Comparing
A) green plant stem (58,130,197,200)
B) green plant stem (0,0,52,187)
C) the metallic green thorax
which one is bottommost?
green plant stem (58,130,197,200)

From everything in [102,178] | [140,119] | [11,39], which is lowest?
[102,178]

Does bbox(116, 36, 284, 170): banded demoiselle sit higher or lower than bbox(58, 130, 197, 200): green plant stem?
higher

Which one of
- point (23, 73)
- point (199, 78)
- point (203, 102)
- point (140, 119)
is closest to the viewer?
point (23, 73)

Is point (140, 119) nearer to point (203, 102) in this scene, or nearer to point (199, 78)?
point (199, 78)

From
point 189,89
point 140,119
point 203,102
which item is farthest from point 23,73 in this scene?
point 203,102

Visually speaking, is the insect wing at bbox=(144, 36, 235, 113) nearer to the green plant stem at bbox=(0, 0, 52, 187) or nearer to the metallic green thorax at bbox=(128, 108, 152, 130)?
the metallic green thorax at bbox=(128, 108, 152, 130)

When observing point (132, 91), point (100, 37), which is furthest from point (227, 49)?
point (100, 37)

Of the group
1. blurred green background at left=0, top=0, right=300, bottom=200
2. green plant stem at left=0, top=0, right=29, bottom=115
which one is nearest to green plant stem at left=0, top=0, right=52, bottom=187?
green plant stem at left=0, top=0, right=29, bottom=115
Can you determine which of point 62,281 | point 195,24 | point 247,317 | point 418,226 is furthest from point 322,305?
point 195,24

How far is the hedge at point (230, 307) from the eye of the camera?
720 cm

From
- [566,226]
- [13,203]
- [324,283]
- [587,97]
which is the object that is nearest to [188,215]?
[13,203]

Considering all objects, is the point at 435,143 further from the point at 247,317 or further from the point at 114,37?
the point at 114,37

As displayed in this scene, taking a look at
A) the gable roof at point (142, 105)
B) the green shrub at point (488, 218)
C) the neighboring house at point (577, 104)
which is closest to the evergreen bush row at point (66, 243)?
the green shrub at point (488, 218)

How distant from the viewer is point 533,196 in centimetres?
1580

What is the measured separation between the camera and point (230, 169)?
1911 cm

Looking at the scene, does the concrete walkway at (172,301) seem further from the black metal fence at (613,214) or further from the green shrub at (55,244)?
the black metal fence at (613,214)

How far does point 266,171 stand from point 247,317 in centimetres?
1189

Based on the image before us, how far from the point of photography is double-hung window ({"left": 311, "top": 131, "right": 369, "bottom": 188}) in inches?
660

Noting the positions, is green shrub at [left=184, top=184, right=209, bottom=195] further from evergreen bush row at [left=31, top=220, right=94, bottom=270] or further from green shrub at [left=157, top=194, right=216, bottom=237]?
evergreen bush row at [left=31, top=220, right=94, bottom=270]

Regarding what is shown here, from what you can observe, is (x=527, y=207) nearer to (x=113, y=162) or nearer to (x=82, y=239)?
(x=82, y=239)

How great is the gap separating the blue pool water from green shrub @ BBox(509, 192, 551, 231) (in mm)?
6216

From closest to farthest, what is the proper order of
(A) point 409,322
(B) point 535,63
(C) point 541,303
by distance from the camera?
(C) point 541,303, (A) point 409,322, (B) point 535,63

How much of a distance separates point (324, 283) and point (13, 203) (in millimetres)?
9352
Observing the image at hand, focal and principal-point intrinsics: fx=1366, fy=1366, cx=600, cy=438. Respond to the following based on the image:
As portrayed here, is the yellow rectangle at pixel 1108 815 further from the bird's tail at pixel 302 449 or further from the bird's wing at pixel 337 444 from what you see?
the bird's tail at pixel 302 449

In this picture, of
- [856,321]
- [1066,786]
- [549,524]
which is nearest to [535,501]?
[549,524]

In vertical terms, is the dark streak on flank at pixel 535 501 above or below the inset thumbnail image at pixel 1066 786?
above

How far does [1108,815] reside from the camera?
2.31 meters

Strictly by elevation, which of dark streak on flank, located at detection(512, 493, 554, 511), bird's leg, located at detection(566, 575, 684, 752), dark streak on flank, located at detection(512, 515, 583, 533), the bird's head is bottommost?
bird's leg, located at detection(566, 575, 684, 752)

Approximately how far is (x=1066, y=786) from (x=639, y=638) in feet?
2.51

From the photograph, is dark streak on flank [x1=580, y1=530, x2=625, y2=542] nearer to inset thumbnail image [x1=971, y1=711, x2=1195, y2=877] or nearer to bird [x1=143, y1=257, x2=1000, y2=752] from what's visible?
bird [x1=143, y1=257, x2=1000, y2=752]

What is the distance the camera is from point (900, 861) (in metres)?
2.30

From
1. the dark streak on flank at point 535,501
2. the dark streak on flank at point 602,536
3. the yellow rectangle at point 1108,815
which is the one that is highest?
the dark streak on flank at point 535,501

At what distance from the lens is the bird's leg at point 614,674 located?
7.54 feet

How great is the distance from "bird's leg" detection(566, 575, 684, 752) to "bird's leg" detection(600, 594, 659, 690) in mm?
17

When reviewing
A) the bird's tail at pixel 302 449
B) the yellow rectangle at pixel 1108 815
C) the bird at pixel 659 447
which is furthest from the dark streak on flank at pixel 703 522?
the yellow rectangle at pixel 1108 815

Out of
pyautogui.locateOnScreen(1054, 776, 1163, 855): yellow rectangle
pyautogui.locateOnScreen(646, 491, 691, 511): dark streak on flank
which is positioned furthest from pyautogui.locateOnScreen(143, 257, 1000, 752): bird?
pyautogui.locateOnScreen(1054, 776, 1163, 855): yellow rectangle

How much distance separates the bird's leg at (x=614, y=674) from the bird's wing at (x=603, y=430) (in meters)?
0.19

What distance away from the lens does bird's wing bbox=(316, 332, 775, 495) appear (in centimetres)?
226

★ ★ ★ ★ ★ ★ ★

Transcribe the whole listing with nothing added or left out.

* [Solution to this task]:
Comparing
A) green plant stem (58,130,197,200)
B) green plant stem (0,0,52,187)
C) the metallic green thorax
which one is bottommost?
green plant stem (58,130,197,200)

From everything in [102,178] | [140,119] | [11,39], which is lowest?
[102,178]

Does bbox(116, 36, 284, 170): banded demoiselle sit higher or lower than bbox(58, 130, 197, 200): green plant stem?
higher

Which one of
- point (23, 73)
- point (199, 78)
- point (203, 102)
- point (140, 119)
is closest to the viewer?
point (23, 73)

Is point (140, 119) nearer to point (203, 102) in this scene, or nearer to point (199, 78)?
point (199, 78)

From
point 189,89
point 140,119
point 203,102
which item is farthest from point 23,73 in this scene?
point 203,102

Visually speaking, is the insect wing at bbox=(144, 36, 235, 113) nearer to the green plant stem at bbox=(0, 0, 52, 187) or nearer to the metallic green thorax at bbox=(128, 108, 152, 130)?
the metallic green thorax at bbox=(128, 108, 152, 130)

When observing point (132, 91), point (100, 37), which is furthest from point (227, 49)?
point (100, 37)

Of the group
1. blurred green background at left=0, top=0, right=300, bottom=200
2. green plant stem at left=0, top=0, right=29, bottom=115
which one is nearest to green plant stem at left=0, top=0, right=52, bottom=187?
green plant stem at left=0, top=0, right=29, bottom=115
Can you determine which of point 62,281 | point 195,24 | point 247,317 | point 418,226 is furthest from point 322,305?
point 195,24

How far is the hedge at point (230, 307) from the eye of the camera?
720 cm

From
- [566,226]
- [13,203]
- [324,283]
- [587,97]
which is the object that is nearest to [188,215]?
[13,203]

Considering all objects, is the point at 435,143 further from the point at 247,317 or further from the point at 114,37?
the point at 114,37

As displayed in this scene, taking a look at
A) the gable roof at point (142, 105)
B) the green shrub at point (488, 218)
C) the neighboring house at point (577, 104)
which is closest to the evergreen bush row at point (66, 243)?
the green shrub at point (488, 218)

How distant from the viewer is point 533,196 in centimetres?
1580

What is the measured separation between the camera and point (230, 169)?
1911 cm

Looking at the scene, does the concrete walkway at (172,301) seem further from the black metal fence at (613,214) or further from the green shrub at (55,244)?
the black metal fence at (613,214)

How far does point 266,171 stand from point 247,317 in centimetres?
1189

Based on the image before us, how far from the point of photography is double-hung window ({"left": 311, "top": 131, "right": 369, "bottom": 188}) in inches?
660

Noting the positions, is green shrub at [left=184, top=184, right=209, bottom=195] further from evergreen bush row at [left=31, top=220, right=94, bottom=270] or further from green shrub at [left=157, top=194, right=216, bottom=237]?
evergreen bush row at [left=31, top=220, right=94, bottom=270]

Regarding what is shown here, from what you can observe, is (x=527, y=207) nearer to (x=113, y=162) or nearer to (x=82, y=239)?
(x=82, y=239)

How great is the gap separating the blue pool water from green shrub @ BBox(509, 192, 551, 231) (in mm)?
6216

From closest to farthest, what is the proper order of
(A) point 409,322
(B) point 535,63
(C) point 541,303
by distance from the camera?
(C) point 541,303, (A) point 409,322, (B) point 535,63

How much of a distance separates point (324, 283) and point (13, 203) (in millimetres)?
9352
Observing the image at hand, focal and principal-point intrinsics: fx=1366, fy=1366, cx=600, cy=438. Respond to the following based on the image:
As portrayed here, is the yellow rectangle at pixel 1108 815 further from the bird's tail at pixel 302 449 or further from the bird's wing at pixel 337 444 from what you see?
the bird's tail at pixel 302 449

In this picture, of
- [856,321]
- [1066,786]
- [549,524]
which is nearest to [535,501]?
[549,524]

In vertical terms, is the dark streak on flank at pixel 535 501 above or below the inset thumbnail image at pixel 1066 786?
above

How far does [1108,815] reside from the camera?
2.31 meters

Strictly by elevation, which of dark streak on flank, located at detection(512, 493, 554, 511), bird's leg, located at detection(566, 575, 684, 752), dark streak on flank, located at detection(512, 515, 583, 533), the bird's head is bottommost?
bird's leg, located at detection(566, 575, 684, 752)

Approximately how far is (x=1066, y=786) from (x=639, y=638) in feet?
2.51

From the photograph, is dark streak on flank [x1=580, y1=530, x2=625, y2=542] nearer to inset thumbnail image [x1=971, y1=711, x2=1195, y2=877] or nearer to bird [x1=143, y1=257, x2=1000, y2=752] from what's visible?
bird [x1=143, y1=257, x2=1000, y2=752]

What is the distance the camera is from point (900, 861) (in metres)?
2.30

From
1. the dark streak on flank at point 535,501
2. the dark streak on flank at point 602,536
3. the yellow rectangle at point 1108,815
which is the one that is highest?
the dark streak on flank at point 535,501

At what distance from the lens is the bird's leg at point 614,674 located?
7.54 feet

How great is the distance from "bird's leg" detection(566, 575, 684, 752) to "bird's leg" detection(600, 594, 659, 690) in mm?
17

When reviewing
A) the bird's tail at pixel 302 449
B) the yellow rectangle at pixel 1108 815
C) the bird at pixel 659 447
which is furthest from the dark streak on flank at pixel 703 522?
the yellow rectangle at pixel 1108 815

Out of
pyautogui.locateOnScreen(1054, 776, 1163, 855): yellow rectangle
pyautogui.locateOnScreen(646, 491, 691, 511): dark streak on flank
which is positioned furthest from pyautogui.locateOnScreen(143, 257, 1000, 752): bird?
pyautogui.locateOnScreen(1054, 776, 1163, 855): yellow rectangle

How much distance separates the bird's leg at (x=614, y=674) from the bird's wing at (x=603, y=430) (in meters)?
0.19

What distance away from the lens does bird's wing bbox=(316, 332, 775, 495) appear (in centimetres)?
226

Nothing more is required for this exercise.